- _Activity_
Line count for the string "scan" in the records below: report that figure and nothing else.

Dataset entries
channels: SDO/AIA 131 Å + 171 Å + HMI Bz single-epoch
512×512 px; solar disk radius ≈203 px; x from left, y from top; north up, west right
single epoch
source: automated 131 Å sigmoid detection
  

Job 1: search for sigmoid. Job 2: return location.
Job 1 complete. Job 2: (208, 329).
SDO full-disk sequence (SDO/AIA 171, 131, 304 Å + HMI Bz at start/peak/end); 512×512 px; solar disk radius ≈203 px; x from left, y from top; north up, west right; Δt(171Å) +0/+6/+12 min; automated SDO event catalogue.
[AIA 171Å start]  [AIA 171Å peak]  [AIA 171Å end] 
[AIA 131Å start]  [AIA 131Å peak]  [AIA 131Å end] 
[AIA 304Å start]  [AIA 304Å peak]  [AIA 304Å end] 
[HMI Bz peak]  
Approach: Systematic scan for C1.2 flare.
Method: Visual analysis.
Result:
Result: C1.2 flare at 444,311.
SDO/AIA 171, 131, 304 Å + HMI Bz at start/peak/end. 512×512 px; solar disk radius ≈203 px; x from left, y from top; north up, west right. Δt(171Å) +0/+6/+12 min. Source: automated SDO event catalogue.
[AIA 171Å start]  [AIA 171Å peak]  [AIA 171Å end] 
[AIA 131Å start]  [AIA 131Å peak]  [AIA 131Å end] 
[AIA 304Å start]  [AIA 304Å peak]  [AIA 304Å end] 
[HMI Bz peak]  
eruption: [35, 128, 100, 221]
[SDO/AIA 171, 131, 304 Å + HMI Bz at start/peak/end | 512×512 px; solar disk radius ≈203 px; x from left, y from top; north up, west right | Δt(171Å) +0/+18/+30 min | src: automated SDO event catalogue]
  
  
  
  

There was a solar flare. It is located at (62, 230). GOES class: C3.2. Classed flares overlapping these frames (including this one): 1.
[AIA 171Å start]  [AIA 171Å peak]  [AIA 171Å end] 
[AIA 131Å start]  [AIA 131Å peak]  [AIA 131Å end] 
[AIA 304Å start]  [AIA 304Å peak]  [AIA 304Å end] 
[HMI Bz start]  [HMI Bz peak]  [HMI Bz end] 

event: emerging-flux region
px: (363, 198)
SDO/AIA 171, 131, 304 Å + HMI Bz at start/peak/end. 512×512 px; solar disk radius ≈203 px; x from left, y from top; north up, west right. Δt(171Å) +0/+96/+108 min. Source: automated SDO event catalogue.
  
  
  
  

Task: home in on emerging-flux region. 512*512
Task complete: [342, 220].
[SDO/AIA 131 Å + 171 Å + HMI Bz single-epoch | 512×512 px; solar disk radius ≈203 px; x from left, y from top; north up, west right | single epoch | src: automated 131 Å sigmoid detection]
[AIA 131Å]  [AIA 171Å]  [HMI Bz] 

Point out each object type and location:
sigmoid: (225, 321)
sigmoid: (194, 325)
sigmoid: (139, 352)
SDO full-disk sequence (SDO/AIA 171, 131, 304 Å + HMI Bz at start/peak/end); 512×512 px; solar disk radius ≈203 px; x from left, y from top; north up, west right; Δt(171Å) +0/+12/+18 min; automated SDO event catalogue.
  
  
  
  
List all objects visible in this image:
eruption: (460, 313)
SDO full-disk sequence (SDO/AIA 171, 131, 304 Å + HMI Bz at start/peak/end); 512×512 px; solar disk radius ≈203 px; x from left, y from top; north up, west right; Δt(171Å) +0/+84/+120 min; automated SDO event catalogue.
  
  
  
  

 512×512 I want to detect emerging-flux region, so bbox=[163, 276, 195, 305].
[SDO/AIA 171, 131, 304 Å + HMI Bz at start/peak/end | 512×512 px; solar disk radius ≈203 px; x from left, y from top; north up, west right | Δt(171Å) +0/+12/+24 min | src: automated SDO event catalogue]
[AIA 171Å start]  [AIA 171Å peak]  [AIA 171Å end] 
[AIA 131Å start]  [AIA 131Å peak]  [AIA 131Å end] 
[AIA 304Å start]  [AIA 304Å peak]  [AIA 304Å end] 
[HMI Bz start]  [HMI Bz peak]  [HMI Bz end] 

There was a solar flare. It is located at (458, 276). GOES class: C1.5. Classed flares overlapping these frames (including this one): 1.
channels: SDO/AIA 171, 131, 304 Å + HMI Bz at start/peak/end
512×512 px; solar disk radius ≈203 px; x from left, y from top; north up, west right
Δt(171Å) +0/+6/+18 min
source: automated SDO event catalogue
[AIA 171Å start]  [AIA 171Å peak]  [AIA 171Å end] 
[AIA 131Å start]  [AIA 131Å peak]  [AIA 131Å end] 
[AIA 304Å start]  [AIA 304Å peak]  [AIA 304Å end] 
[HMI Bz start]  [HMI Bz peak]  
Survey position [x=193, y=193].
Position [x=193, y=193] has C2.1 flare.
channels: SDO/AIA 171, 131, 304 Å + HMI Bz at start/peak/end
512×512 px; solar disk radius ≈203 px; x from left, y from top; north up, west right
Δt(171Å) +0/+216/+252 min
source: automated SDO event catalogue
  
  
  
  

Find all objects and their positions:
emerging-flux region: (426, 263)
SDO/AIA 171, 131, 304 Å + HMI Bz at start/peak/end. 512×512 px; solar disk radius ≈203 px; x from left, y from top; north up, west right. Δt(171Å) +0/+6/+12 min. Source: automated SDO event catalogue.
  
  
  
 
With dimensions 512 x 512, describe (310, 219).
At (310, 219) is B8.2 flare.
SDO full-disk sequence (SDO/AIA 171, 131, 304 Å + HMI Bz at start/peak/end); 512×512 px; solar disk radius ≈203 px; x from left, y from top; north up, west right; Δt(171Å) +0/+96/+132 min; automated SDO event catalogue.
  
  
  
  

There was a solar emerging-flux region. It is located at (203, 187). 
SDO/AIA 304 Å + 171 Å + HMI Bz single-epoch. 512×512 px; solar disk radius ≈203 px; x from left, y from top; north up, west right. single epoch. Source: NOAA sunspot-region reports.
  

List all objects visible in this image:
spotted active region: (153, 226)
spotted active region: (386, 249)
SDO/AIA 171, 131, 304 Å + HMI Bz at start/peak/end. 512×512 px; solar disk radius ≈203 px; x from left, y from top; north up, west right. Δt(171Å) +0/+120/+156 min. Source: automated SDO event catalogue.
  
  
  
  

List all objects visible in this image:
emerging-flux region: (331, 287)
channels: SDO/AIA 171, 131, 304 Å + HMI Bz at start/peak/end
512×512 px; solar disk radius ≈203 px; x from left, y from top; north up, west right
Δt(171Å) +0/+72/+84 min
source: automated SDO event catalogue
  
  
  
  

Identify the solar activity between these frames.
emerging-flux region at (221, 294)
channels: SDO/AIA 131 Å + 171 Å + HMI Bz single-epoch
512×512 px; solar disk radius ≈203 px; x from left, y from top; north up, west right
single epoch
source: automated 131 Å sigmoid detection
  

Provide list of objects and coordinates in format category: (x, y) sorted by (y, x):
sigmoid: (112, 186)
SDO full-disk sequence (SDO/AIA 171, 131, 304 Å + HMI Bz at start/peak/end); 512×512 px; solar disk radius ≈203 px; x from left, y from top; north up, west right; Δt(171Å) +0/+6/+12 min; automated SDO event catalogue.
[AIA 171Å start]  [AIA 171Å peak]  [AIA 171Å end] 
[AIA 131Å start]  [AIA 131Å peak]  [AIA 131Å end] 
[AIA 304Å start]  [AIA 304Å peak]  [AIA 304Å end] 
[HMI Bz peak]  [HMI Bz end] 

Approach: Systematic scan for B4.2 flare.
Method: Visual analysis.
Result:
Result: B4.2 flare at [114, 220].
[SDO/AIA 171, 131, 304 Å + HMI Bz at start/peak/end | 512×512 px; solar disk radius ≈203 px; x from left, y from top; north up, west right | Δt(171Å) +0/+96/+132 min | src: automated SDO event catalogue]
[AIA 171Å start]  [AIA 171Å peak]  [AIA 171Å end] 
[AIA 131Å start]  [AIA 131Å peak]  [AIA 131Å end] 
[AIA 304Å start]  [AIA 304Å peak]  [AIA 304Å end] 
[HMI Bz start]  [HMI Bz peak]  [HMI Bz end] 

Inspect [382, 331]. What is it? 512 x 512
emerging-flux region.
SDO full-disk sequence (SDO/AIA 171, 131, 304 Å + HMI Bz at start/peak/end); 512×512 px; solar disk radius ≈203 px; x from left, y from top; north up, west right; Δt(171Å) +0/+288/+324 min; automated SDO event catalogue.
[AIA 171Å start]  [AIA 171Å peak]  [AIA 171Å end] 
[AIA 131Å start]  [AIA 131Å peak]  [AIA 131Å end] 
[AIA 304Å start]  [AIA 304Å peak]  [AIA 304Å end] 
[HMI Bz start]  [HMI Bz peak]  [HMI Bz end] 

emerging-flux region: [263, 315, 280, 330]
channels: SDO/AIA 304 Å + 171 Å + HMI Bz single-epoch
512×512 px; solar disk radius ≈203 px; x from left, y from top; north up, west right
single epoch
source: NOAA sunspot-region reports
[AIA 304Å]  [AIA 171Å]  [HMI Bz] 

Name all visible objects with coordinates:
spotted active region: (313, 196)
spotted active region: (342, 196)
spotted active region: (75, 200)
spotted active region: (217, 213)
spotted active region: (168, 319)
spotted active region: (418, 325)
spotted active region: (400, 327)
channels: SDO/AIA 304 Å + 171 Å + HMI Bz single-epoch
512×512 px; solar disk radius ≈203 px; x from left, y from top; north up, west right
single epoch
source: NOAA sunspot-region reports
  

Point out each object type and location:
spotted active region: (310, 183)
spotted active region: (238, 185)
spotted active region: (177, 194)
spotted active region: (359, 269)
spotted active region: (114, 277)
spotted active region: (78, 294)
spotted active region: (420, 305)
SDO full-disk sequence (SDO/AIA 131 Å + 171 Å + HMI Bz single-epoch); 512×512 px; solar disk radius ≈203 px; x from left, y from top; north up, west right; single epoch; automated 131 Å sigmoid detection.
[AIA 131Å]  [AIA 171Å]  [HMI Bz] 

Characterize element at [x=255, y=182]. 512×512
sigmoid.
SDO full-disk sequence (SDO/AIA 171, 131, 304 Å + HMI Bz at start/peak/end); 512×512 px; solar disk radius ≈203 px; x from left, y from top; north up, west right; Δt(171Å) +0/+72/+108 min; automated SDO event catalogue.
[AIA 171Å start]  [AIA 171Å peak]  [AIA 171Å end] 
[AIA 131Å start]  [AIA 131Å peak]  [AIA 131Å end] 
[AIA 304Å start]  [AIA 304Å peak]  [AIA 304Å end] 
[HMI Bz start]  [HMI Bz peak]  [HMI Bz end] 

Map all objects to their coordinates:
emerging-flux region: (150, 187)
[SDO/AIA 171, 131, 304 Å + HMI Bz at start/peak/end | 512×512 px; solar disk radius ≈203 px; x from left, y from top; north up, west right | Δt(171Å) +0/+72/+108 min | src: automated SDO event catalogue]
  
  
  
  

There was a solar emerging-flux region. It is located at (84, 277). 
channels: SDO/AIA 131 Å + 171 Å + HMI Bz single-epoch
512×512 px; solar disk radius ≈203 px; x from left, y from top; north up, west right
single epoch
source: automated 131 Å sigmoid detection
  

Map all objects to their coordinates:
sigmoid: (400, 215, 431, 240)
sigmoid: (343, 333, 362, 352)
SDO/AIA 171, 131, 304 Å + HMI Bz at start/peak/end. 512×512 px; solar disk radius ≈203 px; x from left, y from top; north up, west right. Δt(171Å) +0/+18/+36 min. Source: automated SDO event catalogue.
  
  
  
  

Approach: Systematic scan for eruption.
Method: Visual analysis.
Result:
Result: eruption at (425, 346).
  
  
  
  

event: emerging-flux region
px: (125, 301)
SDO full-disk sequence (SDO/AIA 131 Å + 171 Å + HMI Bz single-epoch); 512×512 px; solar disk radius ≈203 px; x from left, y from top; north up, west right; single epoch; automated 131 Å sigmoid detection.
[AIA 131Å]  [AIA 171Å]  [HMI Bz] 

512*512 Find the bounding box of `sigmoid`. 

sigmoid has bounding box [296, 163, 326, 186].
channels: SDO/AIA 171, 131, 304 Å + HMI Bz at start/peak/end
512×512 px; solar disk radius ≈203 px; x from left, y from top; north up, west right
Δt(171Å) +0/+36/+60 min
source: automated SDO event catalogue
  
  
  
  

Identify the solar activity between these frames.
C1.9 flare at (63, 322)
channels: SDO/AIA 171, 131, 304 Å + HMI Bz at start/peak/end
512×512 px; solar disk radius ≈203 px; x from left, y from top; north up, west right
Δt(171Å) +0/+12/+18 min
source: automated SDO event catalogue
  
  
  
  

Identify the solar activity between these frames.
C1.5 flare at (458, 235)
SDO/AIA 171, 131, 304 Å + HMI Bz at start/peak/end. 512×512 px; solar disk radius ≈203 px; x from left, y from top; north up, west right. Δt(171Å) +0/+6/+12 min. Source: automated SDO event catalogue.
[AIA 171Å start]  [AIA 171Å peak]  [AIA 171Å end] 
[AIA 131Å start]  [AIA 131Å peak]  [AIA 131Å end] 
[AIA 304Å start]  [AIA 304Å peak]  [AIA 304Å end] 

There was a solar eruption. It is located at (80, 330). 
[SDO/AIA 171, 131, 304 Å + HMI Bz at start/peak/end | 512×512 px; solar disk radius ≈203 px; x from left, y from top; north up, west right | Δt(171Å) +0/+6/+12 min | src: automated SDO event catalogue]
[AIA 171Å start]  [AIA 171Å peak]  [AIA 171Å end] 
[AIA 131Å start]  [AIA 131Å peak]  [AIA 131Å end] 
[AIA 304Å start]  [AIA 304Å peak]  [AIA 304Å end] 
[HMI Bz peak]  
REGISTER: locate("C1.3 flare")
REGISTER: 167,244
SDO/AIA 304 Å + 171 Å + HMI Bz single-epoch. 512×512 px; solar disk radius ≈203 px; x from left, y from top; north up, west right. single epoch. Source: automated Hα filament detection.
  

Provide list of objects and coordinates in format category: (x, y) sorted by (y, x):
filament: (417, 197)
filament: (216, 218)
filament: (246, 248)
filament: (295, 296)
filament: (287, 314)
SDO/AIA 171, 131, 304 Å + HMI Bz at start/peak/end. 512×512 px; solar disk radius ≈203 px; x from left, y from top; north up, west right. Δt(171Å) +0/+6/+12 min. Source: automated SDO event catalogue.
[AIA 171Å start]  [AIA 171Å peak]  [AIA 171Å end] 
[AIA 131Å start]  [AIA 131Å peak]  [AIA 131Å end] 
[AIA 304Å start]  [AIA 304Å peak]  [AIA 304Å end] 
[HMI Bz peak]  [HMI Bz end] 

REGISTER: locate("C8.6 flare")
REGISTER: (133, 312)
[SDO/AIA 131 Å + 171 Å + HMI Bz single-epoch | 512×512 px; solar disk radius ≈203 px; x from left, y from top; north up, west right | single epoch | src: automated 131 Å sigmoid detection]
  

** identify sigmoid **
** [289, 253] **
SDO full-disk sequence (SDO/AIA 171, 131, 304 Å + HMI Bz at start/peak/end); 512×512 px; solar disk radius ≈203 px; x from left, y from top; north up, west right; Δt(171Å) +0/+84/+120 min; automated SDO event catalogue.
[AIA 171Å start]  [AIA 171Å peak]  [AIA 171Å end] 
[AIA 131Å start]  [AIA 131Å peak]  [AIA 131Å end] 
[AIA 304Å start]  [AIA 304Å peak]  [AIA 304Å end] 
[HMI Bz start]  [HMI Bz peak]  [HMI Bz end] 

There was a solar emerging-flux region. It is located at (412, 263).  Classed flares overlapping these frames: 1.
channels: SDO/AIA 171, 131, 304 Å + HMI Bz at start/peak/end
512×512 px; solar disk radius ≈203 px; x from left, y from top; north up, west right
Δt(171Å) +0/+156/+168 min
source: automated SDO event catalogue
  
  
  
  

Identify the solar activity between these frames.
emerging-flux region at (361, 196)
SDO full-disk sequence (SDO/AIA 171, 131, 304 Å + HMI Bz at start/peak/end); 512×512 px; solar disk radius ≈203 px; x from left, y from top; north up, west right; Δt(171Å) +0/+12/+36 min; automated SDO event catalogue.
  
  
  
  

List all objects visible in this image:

- _Solution to this exercise_
3